• [所给文本]:
机器学习已经被广泛应用于生态和环境科学中进行经验建模和预测, 然而我们并不能直接有效地从机器学习模型中获取重要的生态机制关系。因此从机器学习模型中获取生态机制关系亟需有效的方法提取模型中的潜在关系。在本研究中, 我们主要考察了以下相关方法的理论背景和有效性。其中四种方法用来估计环境解释变量的重要性, 包括: 基尼系数, 排列特征重要性, 基于增长回归树模型分裂树的特征重要性, 以及条件排列重要性。两种方法来获取解释变量与目标变量之间的功能关系: 部份依赖图和累积局部效应。此外, 我们采用一个代理模型来可视化并解释复杂的多变量关系。本文旨在检验应用以上方法获取生态解释的机遇和挑战, 尤其是他们受样本大小和冗余特征变量的影响。本研究基于一组已知潜在生态机制的全球物种丰富度的模拟数据, 并添加白噪声和相关但没有直接因果关系的冗余特征。研究结果显示从机器学习中获取生态机制最主要受解释方法以及冗余特征的影响, 其次是样本大小。剔除冗余变量可以显著提高模型的生态解释能力; 并且当冗余变量去除后, 增大样本大小可以提高解释效果。在四个特征重要性排列的方法中, 当模型中存在冗余特征时, 分裂特征重要性比其他方法稍显优势; 当冗余特征去除后, 基尼系数和分裂特征重要性都能获得更准确的结果。在任何情况下, 部份依赖图比都比累计局部效应更有效提取功能关系; 冗余特征的存在同样影响了部份依赖图的有效性。应用三维可视化和局部多项式回归的组合作为代理模型可以有效表达多个环境特征的交互作用。本研究结果显示我们需要关注冗余变量对获取生态机制的影响。如果我们需要从机器学习模型中获取潜在的生态机制, 机器学习模型中最好只包括与反应变量有清晰因果关系的特征变量。从机器学习中获取生态机制解释一直是一个关键的挑战, 本研究显示应用合适的解释方法, 剔除冗余变量以及应用充足的样本量可以显著提高从机器学习中“学习”的机会。.

• [已保存的数据条目]:
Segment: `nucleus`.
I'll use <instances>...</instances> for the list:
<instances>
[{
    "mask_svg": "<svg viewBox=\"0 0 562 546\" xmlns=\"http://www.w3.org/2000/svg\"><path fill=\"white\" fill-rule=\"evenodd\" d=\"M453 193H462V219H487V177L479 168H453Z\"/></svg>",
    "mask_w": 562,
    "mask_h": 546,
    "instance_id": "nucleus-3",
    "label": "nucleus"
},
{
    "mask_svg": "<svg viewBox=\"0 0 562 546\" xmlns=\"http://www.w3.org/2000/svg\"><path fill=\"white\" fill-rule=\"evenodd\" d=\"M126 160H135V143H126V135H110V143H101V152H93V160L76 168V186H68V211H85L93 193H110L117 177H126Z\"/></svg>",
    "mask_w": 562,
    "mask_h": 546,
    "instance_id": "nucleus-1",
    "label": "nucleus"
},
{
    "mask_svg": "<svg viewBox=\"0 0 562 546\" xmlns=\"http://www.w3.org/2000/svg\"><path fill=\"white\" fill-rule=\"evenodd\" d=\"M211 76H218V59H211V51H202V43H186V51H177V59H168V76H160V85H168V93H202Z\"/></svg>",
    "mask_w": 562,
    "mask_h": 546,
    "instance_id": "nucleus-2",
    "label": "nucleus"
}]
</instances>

• [任务列表]:
• 1. 用两句话概括关于从机器学习模型中获取生态机制的这段文字。
• 2. 从关于从机器学习模型中获取生态机制的这段文字的最后一句之后接着往下写。
这些记录取自另一个来源。

• [练习结果]:
• 1. 该研究基于一组已知潜在生态机制的全球物种丰富度模拟数据，检验了四种特征重要性方法、部份依赖图、累积局部效应和代理模型在从机器学习模型中获取生态机制时的机遇和挑战，尤其考察了样本大小和冗余特征的影响。结果显示，解释方法和冗余特征的影响最大，其次是样本大小，而应用合适的解释方法、剔除冗余变量并使用充足的样本量，可以显著提高从机器学习中“学习”的机会。

• 2.
Keywords: bivariate functional relationship; boosted regression tree (BRT); ecological inference; interpretation of machine learning models; random forest (RF); variable importance.